Syracuse Mayor Stephanie Miner has previously told Syracuse.com that she believes the city needs help from both the state and federal government in the long-term to address poverty in Syracuse.

The city also has some of the oldest housing stock in the region. Seventy-two percent of single-, two- and three-family city homes were built before 1939, according to a report from the Maxwell Community Benchmarks Program.

A large number of Syracuse children have been poisoned by lead paint — which was banned for commercial use in 1978 — while living in old, deteriorating housing in the city. Lead inspections and violations have been disproportionately centered in some of Syracuse’s poorest minority communities, such as the Near Westside and South Side.
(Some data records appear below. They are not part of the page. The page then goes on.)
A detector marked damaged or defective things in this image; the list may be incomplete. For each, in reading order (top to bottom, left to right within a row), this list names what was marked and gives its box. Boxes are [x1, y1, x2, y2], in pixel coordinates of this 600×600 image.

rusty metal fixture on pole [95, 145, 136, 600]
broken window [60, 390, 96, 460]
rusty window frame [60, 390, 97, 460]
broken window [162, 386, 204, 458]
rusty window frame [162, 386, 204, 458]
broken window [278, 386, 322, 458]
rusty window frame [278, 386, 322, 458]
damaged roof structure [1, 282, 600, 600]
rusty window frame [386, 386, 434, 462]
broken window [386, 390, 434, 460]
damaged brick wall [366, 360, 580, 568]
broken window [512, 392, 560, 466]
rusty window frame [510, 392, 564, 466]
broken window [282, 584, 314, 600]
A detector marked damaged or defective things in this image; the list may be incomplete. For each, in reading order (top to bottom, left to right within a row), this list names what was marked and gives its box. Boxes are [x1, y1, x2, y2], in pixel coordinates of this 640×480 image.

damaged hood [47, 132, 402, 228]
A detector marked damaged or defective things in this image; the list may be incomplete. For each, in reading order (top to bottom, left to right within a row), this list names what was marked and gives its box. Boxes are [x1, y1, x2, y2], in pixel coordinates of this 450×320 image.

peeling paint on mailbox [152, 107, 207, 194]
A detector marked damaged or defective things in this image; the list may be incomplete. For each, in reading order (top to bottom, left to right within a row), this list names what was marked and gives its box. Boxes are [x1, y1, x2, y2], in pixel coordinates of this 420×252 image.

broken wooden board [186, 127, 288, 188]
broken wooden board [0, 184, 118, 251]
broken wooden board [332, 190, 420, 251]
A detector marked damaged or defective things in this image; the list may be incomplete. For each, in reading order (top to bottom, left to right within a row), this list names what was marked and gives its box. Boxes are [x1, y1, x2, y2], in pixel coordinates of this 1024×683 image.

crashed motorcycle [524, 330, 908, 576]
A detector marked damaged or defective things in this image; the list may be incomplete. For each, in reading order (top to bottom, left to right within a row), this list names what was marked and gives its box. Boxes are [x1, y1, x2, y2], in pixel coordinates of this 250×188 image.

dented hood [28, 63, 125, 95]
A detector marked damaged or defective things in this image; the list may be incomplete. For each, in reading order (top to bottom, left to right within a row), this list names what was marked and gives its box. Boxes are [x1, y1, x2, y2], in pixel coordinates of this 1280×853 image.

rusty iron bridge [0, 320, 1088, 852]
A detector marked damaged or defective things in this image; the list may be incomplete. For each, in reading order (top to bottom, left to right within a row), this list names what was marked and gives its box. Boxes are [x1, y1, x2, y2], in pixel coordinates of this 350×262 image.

Housing blight also remains a problem in the Syracuse. The Greater Syracuse Land Bank has been working to demolish “blighted” properties in the city, per Syracuse.com, with the help of about $5 million in grants from Schneiderman’s Land Bank Community Revitalization Initiative.

As of March, Katelyn Wright, the land bank’s executive director, told Syracuse.com there were 200 blighted properties in the city slated for demolition by the land bank.

The Cities RISE program’s funds are competitive. Only a maximum of 40 New York municipalities could receive funding from the program, per the release. Schneiderman’s office will be partnering with Enterprise Community Partners and the Local Initiatives Support Corporation — two nonprofit organizations focused on creating affordable housing in the U.S. and community development — to facilitate the program.

“This initiative will provide a powerful assist to the state’s cities to enable them to build their capacity to address blight and problem properties, not only to do so more effectively, but to do so in ways that will foster healthier and more equitable communities,” Alan Mallach, a senior fellow at the Center for Community Progress, said in the release.